The GCP is at Marine Drive alongside the Charni Road station. It was a huge press even in those days. It now extends up to the Catholic Gymkhana along the railway tracks. My father joined the institution as an apprentice and also completed his diploma at V. J. T. I. in ‘Typography'. A road leads from Marine Drive through the compounds of the GCP and Bal Bhavan; it becomes a bridge and crosses the railway tracks, and finishes at the road level between Saifee Hospital and a Muslim cemetery (where the great Hindustani classical singer Ustad Alladiaya Khan lies buried). The road becomes Kelewadi and opens out on Girgaum Road, or Nana Shankarshet Road. Beyond this is the ethos-filled locality called Girgaon. Again the road enters the dense buildings into Kandewadi and comes out after some twists and turns into Girgaon Back Road, Vithalbhai Patel Road. There still exists a small building called Narayan Sadan there. This is flanked by high buildings. It is mostly a Gujarati locality. This is where Dr. Amrut Narayan Bhalerao lived.
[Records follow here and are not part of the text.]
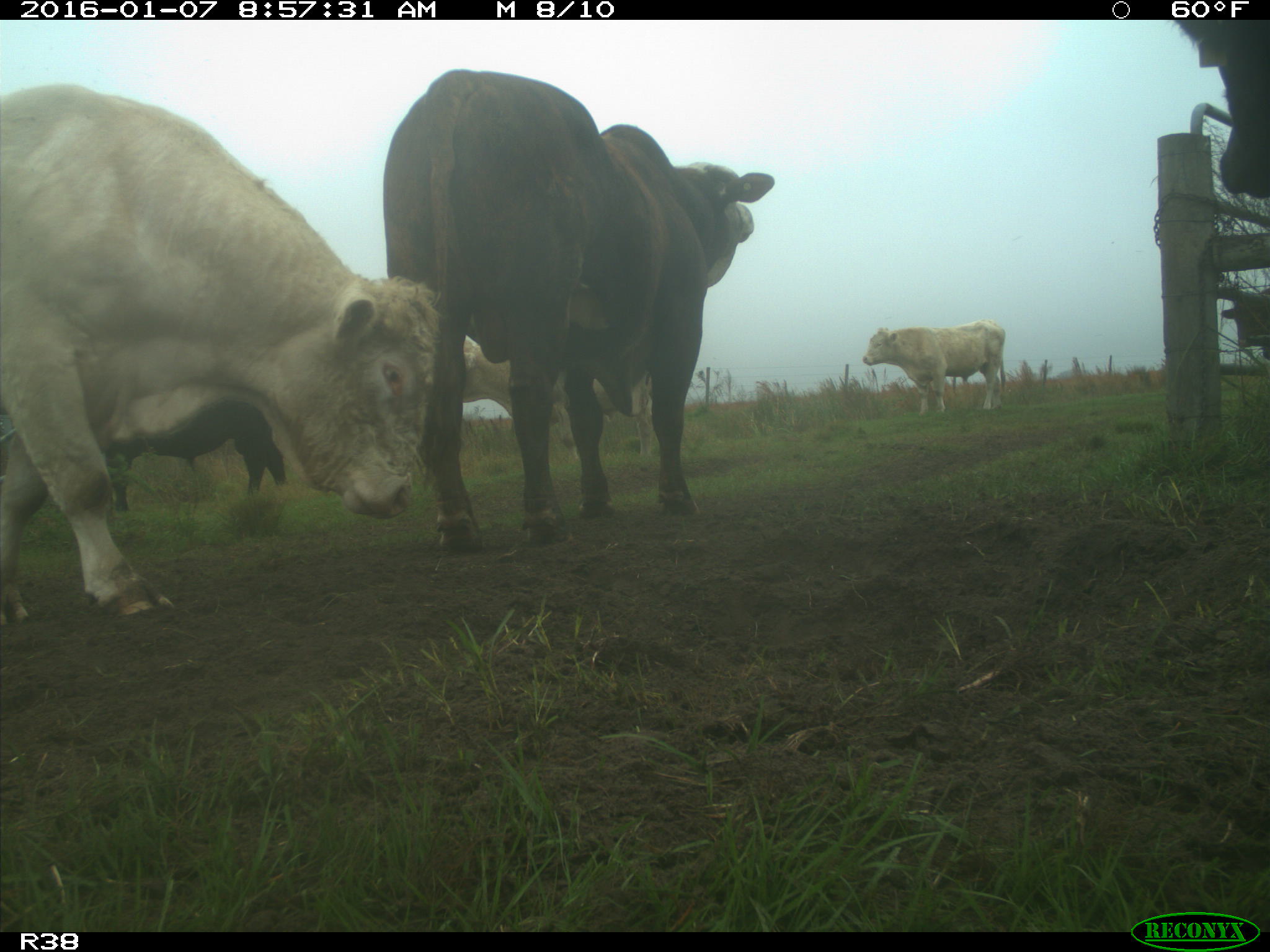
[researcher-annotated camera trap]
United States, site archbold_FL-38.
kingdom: Animalia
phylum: Chordata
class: Mammalia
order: Artiodactyla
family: Bovidae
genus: Bos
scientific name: Bos taurus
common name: domestic cow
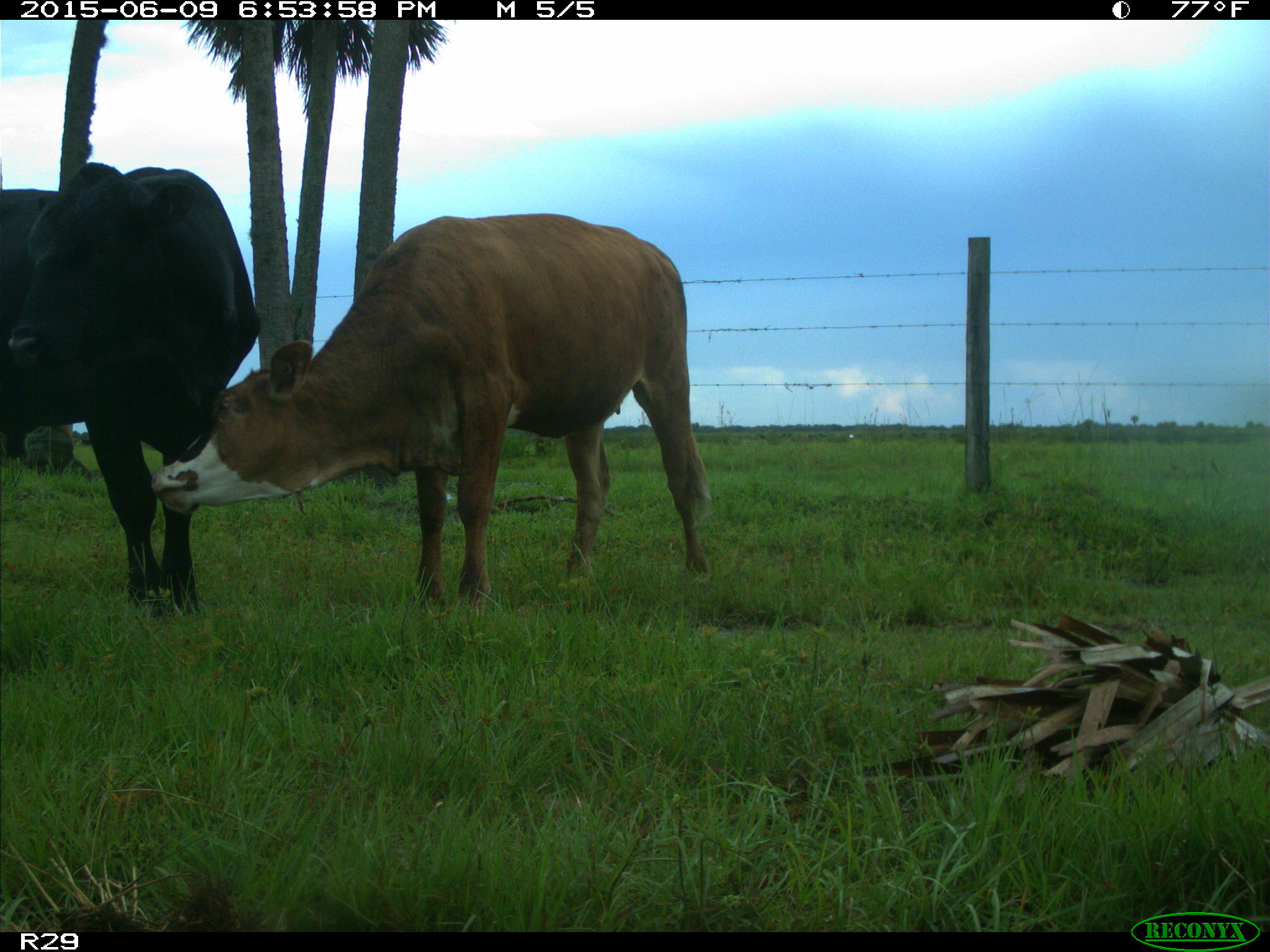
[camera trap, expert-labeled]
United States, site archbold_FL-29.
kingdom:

Dr. Bhalerao was a medical doctor who had his practice a few buildings away in Khetwadi, just beyond Wilson High School. It was a good practice. But Dr Bhalerao was not satisfied. He was a keen sportsman of cricket and tennis, and he also took a keen interest in literature and in theatre. He had found the Mumbai Marathi Sahitya Sangh in 1935. My father too had interest in these subjects and he joined the Sahitya Sangh as a young volunteer.

My father was transferred to the famous Yerawada Prison Press in Pune in 1941, immediately after he completed his diploma from V.J.T. I. In Pune he met many interesting personalities, prominent among them, Mahamahopadhaya Datto Waman Potdar. He was a Professor of Marathi but was a keen history researcher with a special interest in Shivaji. Potdar was also involved in literary activities of the Maharashtra Sahitya Parishad, almost the apex body then. Potdar was a colourful character in his costumes, his speeches, and his interest in history, literature, and education. He was the chairman or the president of all institutions in Pune even remotely connected with his subjects of interests. Though he did a lot of actual field work in research, he did not really write much. Marathi Bhashecha Ingraji Awtar and Mi Yuropat Kay Pahile are probably the only books he published.

But Potdar influenced my father in a big way and instilled in him the research instinct. My father then started thoroughly studying every subject he came across.